Visitors to Detroit Public Schools high schools, career technical schools and the district’s new Police Command Center will soon be put through on-the-spot background checks as part of a new security clearance system aimed at making campuses safer for students and staff.

The system, which is being rolled out gradually to 33 sites, will instantly scan visitors’ driver licenses and state ID cards and cross-check the information with sex-offender registries throughout the United States and Canada. School security personnel can also conduct checks using visitors’ names and date of birth. It will eventually be set up at every DPS school.

“With about 42,500 sex offenders in Michigan, many of them in this region, the ability to instantly identify and remove them from our school buildings will create safer learning environments for our students,” said DPS Inspector General Wilbert Van Marsh. “This is an effective system, used in dozens of school districts, hospitals, government and law enforcement agencies around the country, and we expect it will make a difference in our schools.”

Individuals who are identified as sex offenders will be denied entry to school buildings, and visitors who pass the background checks will be issued temporary photo ID badges. The badges print in about 15 seconds and indicate which area of the school they may enter. The system will not check additional criminal databases, so it will not indicate whether individuals have outstanding warrants or other legal issues.

The system today identified a registered sex offender who was trying to enter Martin Luther King Jr. Senior High School. The individual left without incident after being informed that he could not enter the school building.

The ID badges will identify wearers as visitors or contractors. Young children who accompany adults to schools will be issued visitor badges that will feature the adult’s name and picture, protecting the child’s identity.

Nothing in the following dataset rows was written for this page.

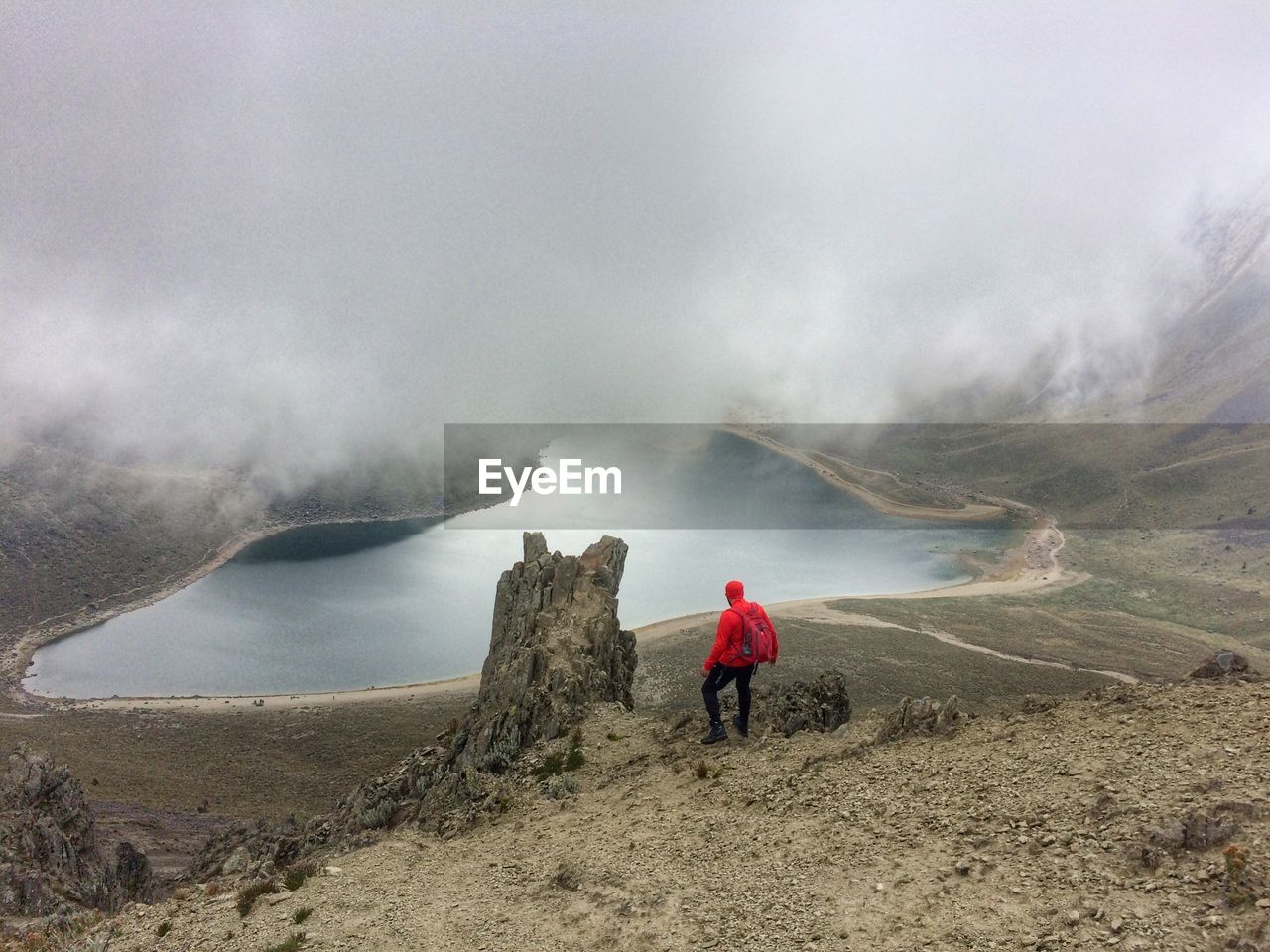 REAR VIEW OF PERSON STANDING ON MOUNTAIN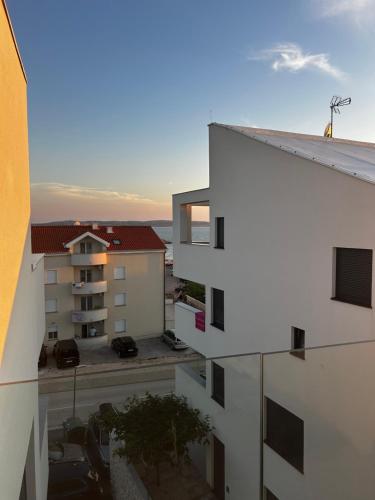 a view from the balcony of an apartment building at Apartment 98A7 in Povljana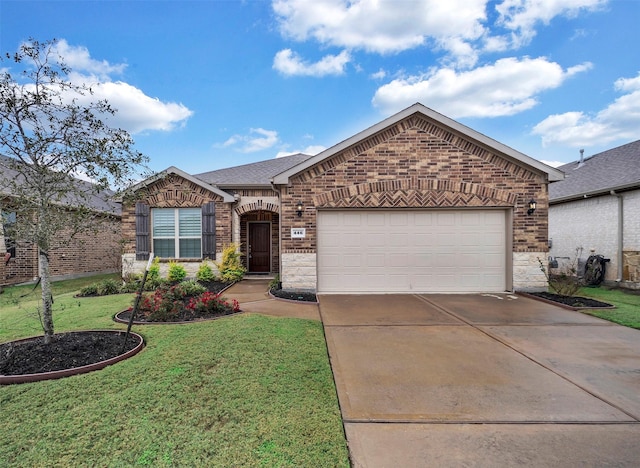 ranch-style house featuring a front lawn and a garage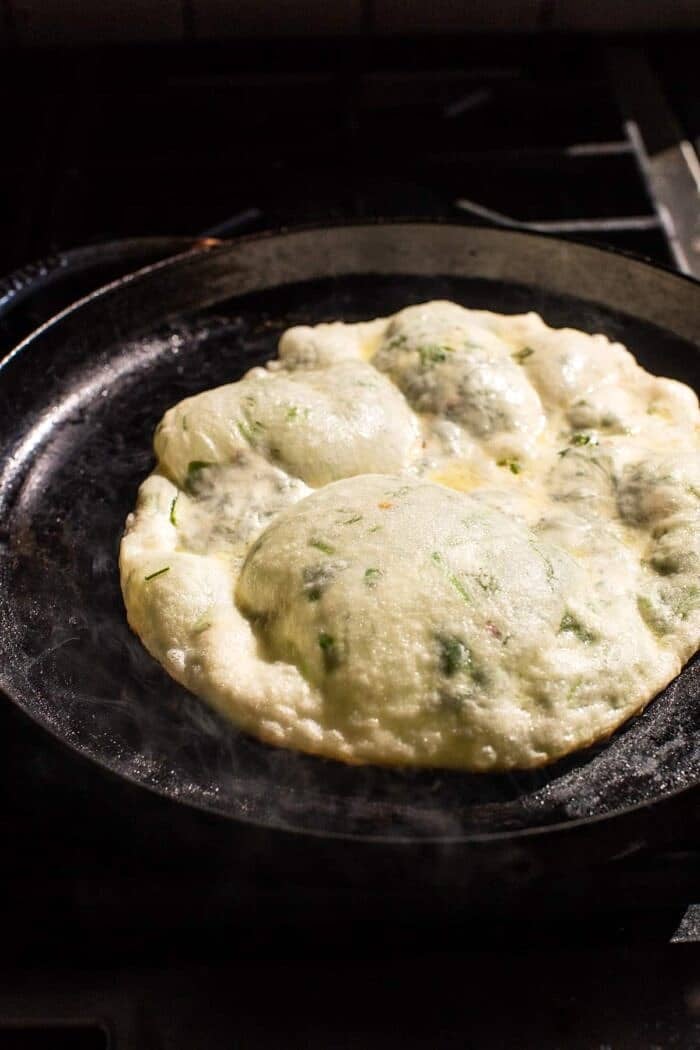Cheesy Herb Stuffed Naan | halfbakedharvest.com prep photo of Cheesy Herb Stuffed Naan cooking on skillet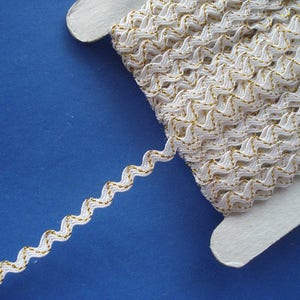 May include: White zig zag trim with a gold metallic thread running through it. The trim is wound around a white cardboard spool.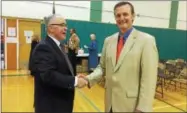  ?? GLENN GRIFFITH — GGRIFFITH@DIGITALFIR­STMEDIA.COM ?? Shen Board of Education President Bill Casey, left, shakes hands with Clifton Park Supervisor Philip Barrett, right, after the votes were tallied at a public referendum on selling 34 surplus acres of district land to the town.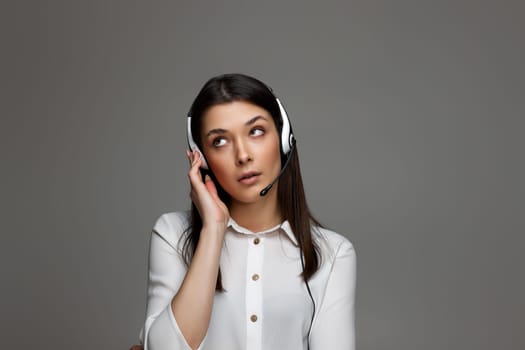 tired upset frustrated female call center agent is consulting clients online. Call center, business people concept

Each badge will expire after one day, though for efficiency, contractors, regular volunteers and other frequent visitors can be issued badges for long-term use. The system also allows DPS to create its own database of people who are barred from entering school buildings.

“This system will allow us to know exactly who is entering our schools buildings,” said DPS Police Chief Roderick Grimes. “It offers us a high-tech way of keeping track of who is in our buildings, which is useful in cases of emergency.”

The Fast-Pass visitor badge system cost $131,000 and includes a camera, adhesive paper badge printer, driver license reader and bar-code scanner. Each school should have its system delivered by the end of next week, with training for school police and security staff ongoing until all schools are up and running.

All high school students have been issued new photo ID badges that are color-coded by school, allowing campus security personnel to instantly identify students who belong on their campus. The Fast-Pass Student badge system cost $140,000 and includes a camera and PVC (plastic) card printer. The program replaces outdated student ID system and maintenance contracts, which were handled on a school-by-school basis.

The winning bidder to provide the student and visitor badge systems is Security Identification Solutions Company of West Palm Beach, Florida.

The district has also purchased a new ID badge system for employees called AMAG. The $40,000 system was funded through the $500.5 million Proposal S bond initiative Detroit voters approved in November 2009.